Stored records:

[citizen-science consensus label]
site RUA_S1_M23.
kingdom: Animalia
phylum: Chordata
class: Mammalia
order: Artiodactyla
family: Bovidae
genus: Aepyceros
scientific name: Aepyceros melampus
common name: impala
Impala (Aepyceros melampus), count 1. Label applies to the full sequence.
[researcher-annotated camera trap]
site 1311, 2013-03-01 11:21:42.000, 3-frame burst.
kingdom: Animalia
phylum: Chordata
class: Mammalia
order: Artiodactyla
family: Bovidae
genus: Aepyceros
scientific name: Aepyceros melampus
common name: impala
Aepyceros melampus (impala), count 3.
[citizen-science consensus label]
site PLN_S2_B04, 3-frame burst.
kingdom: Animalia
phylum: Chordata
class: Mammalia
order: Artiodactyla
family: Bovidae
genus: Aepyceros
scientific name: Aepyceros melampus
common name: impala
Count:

** Exercise requirements **
Your job is to reproduce the data in full, with every line intact.

** Expected output **
[citizen-science consensus label]
site RUA_S1_M23.
kingdom: Animalia
phylum: Chordata
class: Mammalia
order: Artiodactyla
family: Bovidae
genus: Aepyceros
scientific name: Aepyceros melampus
common name: impala
Impala (Aepyceros melampus), count 1. Label applies to the full sequence.
[researcher-annotated camera trap]
site 1311, 2013-03-01 11:21:42.000, 3-frame burst.
kingdom: Animalia
phylum: Chordata
class: Mammalia
order: Artiodactyla
family: Bovidae
genus: Aepyceros
scientific name: Aepyceros melampus
common name: impala
Aepyceros melampus (impala), count 3.
[citizen-science consensus label]
site PLN_S2_B04, 3-frame burst.
kingdom: Animalia
phylum: Chordata
class: Mammalia
order: Artiodactyla
family: Bovidae
genus: Aepyceros
scientific name: Aepyceros melampus
common name: impala
Count:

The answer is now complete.